## What you have to do
According to the abstract on computational approaches to food allergy, why are computational methods put forward as alternatives for studying natural anti-allergic components? Answer in one to three sentences.

## Supplied passage
=======

From in silico screening to mechanism: computational advances in developing anti-allergic agents for food allergy.

Journal: Critical reviews in food science and nutrition
Published Date:

Abstract

Food allergy represents a significant global health concern with considerable socioeconomic impacts. While natural bioactive components offer promising intervention potential, their discovery and mechanistic elucidation through traditional experimental methods remain constrained by high costs, low throughput, and extended research cycles. Computational approaches have emerged as powerful and efficient alternatives in this field, providing increasingly interpretable tools for accelerating research on anti-allergic intervention strategies. This review examines major computational methodologies for food allergy intervention research, including quantitative structure-activity relationship (QSAR) modeling, molecular docking, molecular dynamics (MD) simulations, quantum chemical calculations, network pharmacology, multi-omics integration, and AI technologies. We outline their principles, workflows, applications, advantages, and limitations, with case studies demonstrating their practical utility in both discovery and mechanistic investigation. These methods enable efficient virtual screening, design, and prioritization of anti-allergic candidates from large libraries, providing multi-scale insights from atomic-level interactions to system-level regulatory networks. Beyond accelerating discovery, these approaches support structural optimization, synergy analysis, and early safety evaluation. Future development should emphasize deeper multi-scale integration, enhanced interpretability, improved adaptability to real food systems and processing conditions, and stronger synergy between computation and experiments, thereby promoting the rational design of anti-allergic functional foods, precision nutrition strategies, and industrial translation.

=======

## Material supplied
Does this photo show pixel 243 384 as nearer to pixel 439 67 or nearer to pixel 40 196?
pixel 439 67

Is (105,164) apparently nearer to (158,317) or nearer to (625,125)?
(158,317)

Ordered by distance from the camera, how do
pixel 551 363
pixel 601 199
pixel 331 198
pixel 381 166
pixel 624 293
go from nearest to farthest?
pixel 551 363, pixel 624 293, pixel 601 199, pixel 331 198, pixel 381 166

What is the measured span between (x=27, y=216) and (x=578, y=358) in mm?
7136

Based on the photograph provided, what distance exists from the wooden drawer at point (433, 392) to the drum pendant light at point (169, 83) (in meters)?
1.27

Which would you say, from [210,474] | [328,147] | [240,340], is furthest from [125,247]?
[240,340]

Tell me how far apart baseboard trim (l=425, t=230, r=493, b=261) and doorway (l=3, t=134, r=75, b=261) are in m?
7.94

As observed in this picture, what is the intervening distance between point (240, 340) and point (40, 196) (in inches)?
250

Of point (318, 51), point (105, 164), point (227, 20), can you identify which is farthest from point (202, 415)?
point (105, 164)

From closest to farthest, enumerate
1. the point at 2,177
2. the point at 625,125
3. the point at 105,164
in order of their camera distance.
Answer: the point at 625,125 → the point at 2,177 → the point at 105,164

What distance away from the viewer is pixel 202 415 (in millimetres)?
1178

=======

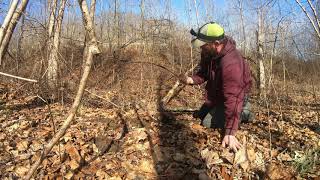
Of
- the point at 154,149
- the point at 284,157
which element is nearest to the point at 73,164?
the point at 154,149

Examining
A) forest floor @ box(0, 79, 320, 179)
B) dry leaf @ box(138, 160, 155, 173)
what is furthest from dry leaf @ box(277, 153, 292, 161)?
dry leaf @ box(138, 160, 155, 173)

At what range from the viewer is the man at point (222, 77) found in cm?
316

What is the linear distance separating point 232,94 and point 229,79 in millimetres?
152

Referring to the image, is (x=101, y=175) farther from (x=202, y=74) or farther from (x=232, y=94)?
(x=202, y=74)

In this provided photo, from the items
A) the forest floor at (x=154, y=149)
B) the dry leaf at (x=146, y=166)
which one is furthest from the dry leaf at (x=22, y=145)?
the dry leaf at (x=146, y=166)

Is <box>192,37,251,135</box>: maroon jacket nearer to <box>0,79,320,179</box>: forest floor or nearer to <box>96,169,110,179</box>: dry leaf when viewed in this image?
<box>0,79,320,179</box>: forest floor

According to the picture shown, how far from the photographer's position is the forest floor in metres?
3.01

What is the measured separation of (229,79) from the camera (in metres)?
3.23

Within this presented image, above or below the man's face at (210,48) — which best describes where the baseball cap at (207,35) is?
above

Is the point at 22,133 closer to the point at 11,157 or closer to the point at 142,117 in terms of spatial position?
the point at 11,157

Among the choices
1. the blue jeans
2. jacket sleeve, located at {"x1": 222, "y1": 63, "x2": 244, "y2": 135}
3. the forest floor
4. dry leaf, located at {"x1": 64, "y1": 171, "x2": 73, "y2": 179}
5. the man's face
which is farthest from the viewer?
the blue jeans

=======

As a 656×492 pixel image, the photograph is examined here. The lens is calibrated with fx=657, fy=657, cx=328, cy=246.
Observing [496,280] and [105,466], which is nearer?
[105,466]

=======

## Solution to this exercise
Traditional experimental methods for discovering natural bioactive components and working out their mechanisms are constrained by high costs, low throughput, and extended research cycles. Computational approaches are powerful and efficient alternatives that accelerate research on anti-allergic intervention strategies.